(Task list):
1. In the acne text, list the situations named in the sentence that begins "Acne symptoms may appear when."
2. Reproduce the acne text between "People can experience" and "perhaps be disfiguring.", inclusive.

(Selected extract):
Acne can manifest in several different forms. And, a single person may experience different types of acne at the same time. Mainly, acne is generally associated with red, healing skin from a clogged pore. This healing skin, known as a macule, may last from a few days to several weeks.
People can experience acne at any point in their lives, although it typically begins during puberty when symptoms are usually most severe. Additionally, women may experience regular acne outbreaks during certain times of the menstrual cycle. Regardless of when a person gets acne, it is generally not a serious condition, although it can damange self-esteem, and perhaps be disfiguring.
The severity of acne ranges from person to person. Some people get little acne, even during puberty. Others, however, may experience severe symptoms that lead to permanent scarring. Additionally, severe acne can be painful, in addition to impacting a person's physical appearance. Acne symptoms may appear when using certain cosmetics (particularly those that are greasy), during the onset of puberty until 5 or 10 years later, during the usage of certain medications, and when hormonal levels fluctuate (after childbirth; after ceasing birth control pill medication; etc.). Over time, you may notice acne during certain times each month, before your menstrual period, for example.

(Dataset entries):

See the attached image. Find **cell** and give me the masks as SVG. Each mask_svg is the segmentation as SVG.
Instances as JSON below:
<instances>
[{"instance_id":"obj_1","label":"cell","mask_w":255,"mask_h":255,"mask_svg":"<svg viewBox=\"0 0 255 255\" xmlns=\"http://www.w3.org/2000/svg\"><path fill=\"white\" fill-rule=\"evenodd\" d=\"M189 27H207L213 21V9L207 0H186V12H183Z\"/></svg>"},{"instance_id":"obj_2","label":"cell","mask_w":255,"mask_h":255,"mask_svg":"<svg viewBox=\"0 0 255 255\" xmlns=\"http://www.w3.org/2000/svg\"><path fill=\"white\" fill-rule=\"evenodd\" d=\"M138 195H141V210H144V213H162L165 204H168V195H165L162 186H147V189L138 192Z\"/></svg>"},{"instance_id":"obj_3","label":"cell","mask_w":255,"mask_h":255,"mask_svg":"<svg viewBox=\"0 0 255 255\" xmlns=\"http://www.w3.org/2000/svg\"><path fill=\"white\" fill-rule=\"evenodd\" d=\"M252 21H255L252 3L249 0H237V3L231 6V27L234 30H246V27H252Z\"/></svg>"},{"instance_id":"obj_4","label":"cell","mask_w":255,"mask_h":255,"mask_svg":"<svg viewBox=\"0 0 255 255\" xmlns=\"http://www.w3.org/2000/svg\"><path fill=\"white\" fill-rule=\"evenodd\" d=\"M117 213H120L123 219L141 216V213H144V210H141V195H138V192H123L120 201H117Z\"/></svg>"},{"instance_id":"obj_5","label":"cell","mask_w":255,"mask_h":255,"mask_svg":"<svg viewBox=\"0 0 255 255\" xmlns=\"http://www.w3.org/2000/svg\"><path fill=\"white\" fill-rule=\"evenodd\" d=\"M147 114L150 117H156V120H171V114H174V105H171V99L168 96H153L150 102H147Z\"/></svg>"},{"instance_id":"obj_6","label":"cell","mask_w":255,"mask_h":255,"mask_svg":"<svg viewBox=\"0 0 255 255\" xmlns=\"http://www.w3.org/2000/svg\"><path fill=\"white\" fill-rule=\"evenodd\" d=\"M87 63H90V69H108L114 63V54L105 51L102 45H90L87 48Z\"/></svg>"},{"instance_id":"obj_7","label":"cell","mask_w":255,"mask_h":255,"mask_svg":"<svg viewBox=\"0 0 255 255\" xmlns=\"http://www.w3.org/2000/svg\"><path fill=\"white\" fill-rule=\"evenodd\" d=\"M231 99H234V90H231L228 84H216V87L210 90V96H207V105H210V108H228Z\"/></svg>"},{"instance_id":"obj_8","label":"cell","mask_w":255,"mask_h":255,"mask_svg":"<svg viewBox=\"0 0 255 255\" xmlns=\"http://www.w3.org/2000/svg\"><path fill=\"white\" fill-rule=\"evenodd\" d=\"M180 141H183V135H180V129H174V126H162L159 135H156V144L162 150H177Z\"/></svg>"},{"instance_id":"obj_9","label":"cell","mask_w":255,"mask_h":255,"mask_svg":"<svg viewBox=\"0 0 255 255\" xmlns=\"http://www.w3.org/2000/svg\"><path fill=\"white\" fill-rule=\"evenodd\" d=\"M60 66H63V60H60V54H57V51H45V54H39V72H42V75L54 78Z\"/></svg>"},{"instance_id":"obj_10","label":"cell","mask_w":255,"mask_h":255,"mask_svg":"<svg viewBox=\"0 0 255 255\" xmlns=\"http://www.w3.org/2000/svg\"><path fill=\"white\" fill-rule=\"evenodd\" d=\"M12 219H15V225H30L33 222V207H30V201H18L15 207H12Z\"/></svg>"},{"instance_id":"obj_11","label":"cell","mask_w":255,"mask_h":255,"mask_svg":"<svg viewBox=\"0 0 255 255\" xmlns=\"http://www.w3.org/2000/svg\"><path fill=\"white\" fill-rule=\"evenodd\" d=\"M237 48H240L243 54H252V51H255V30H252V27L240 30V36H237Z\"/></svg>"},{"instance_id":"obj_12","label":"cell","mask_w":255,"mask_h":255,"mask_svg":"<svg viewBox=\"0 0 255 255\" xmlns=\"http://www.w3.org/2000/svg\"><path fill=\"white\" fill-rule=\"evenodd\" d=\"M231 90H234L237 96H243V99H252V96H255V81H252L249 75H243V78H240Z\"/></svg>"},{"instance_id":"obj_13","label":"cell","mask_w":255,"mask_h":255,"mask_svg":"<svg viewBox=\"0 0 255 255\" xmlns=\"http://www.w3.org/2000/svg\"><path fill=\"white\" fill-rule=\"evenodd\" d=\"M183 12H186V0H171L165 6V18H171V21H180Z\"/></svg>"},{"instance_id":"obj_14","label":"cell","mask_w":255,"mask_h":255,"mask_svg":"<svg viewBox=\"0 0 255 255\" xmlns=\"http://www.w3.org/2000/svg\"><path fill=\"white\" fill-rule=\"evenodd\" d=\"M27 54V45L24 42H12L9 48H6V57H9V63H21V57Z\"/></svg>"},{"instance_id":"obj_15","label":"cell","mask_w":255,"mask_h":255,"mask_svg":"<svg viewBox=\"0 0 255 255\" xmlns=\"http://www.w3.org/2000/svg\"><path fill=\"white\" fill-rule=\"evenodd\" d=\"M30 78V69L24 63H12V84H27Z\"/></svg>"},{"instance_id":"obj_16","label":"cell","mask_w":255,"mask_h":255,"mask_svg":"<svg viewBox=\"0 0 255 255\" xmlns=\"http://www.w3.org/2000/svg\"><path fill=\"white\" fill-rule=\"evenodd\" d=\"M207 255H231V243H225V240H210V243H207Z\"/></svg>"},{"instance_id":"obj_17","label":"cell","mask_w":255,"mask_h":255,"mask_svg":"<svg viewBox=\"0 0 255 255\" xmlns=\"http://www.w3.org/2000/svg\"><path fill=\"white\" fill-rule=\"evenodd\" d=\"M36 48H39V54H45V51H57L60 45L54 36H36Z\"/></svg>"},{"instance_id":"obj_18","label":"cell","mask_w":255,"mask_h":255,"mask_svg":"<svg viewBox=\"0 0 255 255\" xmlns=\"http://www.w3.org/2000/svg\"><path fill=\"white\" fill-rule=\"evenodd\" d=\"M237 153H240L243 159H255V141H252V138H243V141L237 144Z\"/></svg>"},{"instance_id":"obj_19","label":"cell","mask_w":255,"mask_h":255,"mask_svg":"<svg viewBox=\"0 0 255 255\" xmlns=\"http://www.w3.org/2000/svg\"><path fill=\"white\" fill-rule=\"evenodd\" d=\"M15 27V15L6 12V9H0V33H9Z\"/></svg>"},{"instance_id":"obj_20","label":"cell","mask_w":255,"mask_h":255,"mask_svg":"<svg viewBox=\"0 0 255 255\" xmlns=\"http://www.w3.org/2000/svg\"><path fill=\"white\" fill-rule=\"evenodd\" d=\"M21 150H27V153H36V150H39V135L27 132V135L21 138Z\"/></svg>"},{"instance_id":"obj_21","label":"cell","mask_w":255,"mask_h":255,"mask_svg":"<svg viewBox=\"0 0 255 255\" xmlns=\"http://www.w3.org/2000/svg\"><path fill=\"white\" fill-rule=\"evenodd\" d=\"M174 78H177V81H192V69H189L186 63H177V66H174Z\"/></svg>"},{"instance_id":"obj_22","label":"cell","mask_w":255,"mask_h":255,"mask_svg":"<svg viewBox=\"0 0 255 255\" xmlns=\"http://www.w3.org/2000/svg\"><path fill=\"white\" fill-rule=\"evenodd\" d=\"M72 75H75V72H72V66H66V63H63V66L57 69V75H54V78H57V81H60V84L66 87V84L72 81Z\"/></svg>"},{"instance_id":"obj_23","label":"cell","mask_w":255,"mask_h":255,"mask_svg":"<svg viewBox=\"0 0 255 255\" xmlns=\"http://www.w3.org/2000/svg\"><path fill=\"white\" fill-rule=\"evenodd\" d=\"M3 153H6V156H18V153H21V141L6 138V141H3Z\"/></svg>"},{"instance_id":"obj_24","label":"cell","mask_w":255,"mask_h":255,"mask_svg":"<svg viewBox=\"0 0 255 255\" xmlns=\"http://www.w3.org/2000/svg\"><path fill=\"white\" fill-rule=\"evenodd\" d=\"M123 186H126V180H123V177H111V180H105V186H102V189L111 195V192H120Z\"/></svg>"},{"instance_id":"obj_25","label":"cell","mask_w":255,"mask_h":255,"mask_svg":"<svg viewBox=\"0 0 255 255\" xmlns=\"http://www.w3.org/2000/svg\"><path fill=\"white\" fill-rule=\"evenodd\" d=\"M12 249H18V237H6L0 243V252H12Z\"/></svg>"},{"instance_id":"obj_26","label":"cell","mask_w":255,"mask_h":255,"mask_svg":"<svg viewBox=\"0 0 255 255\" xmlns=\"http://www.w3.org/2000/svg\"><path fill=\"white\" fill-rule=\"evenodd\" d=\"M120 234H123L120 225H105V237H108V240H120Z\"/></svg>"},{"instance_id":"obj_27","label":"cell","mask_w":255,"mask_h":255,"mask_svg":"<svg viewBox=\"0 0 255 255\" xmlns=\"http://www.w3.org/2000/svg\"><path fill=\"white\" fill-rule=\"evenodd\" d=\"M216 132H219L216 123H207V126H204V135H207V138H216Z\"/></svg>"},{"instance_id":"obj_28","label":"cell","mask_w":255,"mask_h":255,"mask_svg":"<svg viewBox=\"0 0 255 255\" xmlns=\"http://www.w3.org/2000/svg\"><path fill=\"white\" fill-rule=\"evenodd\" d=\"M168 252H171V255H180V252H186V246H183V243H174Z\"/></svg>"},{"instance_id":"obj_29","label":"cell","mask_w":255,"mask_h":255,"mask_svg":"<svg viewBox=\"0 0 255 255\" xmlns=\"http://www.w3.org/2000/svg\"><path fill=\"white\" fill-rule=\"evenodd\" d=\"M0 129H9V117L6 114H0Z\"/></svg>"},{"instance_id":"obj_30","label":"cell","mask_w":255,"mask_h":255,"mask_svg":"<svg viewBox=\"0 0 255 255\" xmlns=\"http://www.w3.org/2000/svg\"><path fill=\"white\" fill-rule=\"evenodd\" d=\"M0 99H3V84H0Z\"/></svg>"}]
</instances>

(Results of the tasks):
1.
- When using certain cosmetics, particularly greasy ones
- From the onset of puberty until 5 or 10 years later
- While using certain medications
- When hormonal levels fluctuate, such as after childbirth or after stopping birth control pills

2.
People can experience acne at any point in their lives, although it typically begins during puberty when symptoms are usually most severe. Additionally, women may experience regular acne outbreaks during certain times of the menstrual cycle. Regardless of when a person gets acne, it is generally not a serious condition, although it can damange self-esteem, and perhaps be disfiguring.